Switch to a parametric model in which the PH assumption is not important.

Option 1. In Fig. 6 the variable parentlight appears to have a quadratic relationship with time. Perhaps it also has a quadratic relationship with the hazard. Such a relationship is biologically motivated. One might expect that there would be an intermediate optimal light level for survival rather than a strictly linear relationship.

out4.cox <- coxph(Surv(Age,SdlgCensor)~factor(HabitCode)+ cluster(Parent)+ parentlight + I(parentlight^2), data=seedlings)

cox.zph(out4.cox)

                        rho chisq        p
factor(HabitCode)2 0.08402 39.687 2.98e-10
factor(HabitCode)3 -0.04296 8.228 4.12e-03
parentlight         0.01795 2.540 1.11e-01
I(parentlight^2)   -0.00719 0.414 5.20e-01
GLOBAL                   NA 65.264 2.26e-13

round(summary(out4.cox)$coefficients,5)

                       coef exp(coef) se(coef) robust se        z Pr(>|z|)
factor(HabitCode)2 -0.18184   0.83373 0.07698   0.14069 -1.29254 0.19617
factor(HabitCode)3 -0.78702   0.45520 0.08004   0.13412 -5.86802 0.00000
parentlight        -0.01066   0.98940 0.00536   0.01246 -0.85566 0.39219
I(parentlight^2)    0.00013   1.00013 0.00005   0.00011 1.24653 0.21257

The test for time-varying coefficients is no longer significant for parentlight. On the other hand the quadratic coefficient is not statistically significant when we use robust standard errors, although it is statistically significant at α = .05 if we use the naive standard error.

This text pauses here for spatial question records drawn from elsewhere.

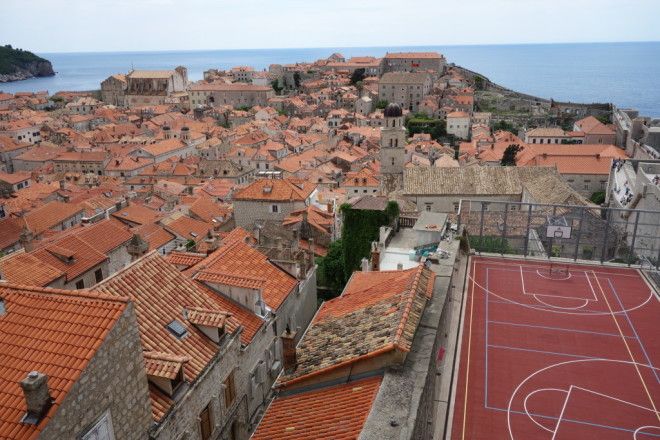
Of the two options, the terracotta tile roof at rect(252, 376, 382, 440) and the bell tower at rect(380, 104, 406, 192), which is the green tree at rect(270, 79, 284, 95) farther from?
the terracotta tile roof at rect(252, 376, 382, 440)

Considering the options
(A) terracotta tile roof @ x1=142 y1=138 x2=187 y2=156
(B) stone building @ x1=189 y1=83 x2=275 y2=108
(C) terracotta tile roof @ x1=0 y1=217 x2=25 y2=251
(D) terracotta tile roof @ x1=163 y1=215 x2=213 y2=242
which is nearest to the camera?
(C) terracotta tile roof @ x1=0 y1=217 x2=25 y2=251

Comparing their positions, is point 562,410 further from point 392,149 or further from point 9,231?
point 392,149

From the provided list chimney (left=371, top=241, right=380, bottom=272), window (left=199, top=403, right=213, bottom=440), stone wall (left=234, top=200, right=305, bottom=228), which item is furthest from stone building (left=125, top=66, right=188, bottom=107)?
window (left=199, top=403, right=213, bottom=440)

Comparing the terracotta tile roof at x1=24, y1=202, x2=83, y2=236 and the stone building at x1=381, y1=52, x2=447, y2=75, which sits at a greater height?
the stone building at x1=381, y1=52, x2=447, y2=75

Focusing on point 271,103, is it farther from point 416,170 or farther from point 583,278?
point 583,278

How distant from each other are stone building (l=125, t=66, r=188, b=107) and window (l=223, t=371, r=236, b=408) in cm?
13388

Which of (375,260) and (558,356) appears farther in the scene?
(375,260)

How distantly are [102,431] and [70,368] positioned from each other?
1.12 metres

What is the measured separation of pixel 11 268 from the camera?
59.9ft

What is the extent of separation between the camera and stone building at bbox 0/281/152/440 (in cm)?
621

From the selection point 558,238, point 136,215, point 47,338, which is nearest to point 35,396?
point 47,338

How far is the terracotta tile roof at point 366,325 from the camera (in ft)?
31.9

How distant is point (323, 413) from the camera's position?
923 centimetres

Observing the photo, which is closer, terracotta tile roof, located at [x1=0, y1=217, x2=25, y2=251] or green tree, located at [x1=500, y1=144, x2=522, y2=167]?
terracotta tile roof, located at [x1=0, y1=217, x2=25, y2=251]
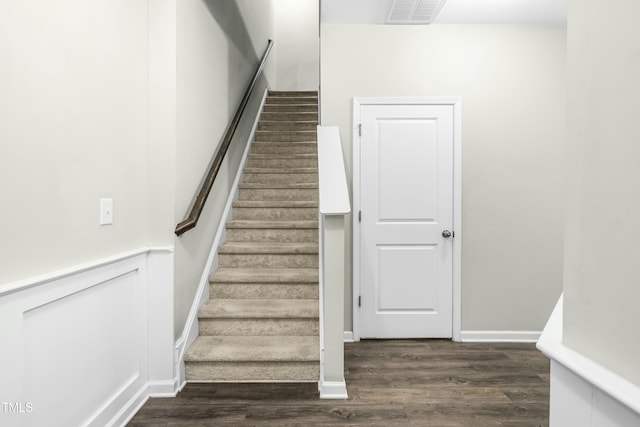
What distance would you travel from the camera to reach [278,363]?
2395 millimetres

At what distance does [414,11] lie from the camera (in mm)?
2906

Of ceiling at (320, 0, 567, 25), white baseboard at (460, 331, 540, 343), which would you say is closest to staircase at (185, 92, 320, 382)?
white baseboard at (460, 331, 540, 343)

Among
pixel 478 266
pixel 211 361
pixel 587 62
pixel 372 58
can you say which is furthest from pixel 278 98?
pixel 587 62

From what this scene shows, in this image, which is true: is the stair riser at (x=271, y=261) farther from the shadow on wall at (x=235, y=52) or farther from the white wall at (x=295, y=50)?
the white wall at (x=295, y=50)

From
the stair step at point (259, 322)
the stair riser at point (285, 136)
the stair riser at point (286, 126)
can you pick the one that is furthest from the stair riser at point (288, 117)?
the stair step at point (259, 322)

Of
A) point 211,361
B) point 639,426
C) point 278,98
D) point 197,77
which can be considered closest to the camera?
point 639,426

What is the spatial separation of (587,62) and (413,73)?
2.57 metres

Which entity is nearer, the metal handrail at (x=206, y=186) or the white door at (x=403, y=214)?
the metal handrail at (x=206, y=186)

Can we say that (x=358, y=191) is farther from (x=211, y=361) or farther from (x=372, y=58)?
(x=211, y=361)

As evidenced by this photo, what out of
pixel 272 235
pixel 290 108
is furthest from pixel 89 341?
pixel 290 108

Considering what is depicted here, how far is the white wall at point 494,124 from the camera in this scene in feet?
10.4

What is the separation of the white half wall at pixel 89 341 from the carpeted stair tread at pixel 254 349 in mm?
233

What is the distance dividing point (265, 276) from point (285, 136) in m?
2.45

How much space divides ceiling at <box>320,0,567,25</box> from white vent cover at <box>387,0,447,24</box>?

Option 2. For categorical variables we have the option of stratifying by levels of the categorical variable. In a Cox model this means assuming different baseline hazards for each level but still using all the data in estimating the remaining regression coefficients. To carry this out with coxph we use the strata function rather than the factor function on the variable HabitCode.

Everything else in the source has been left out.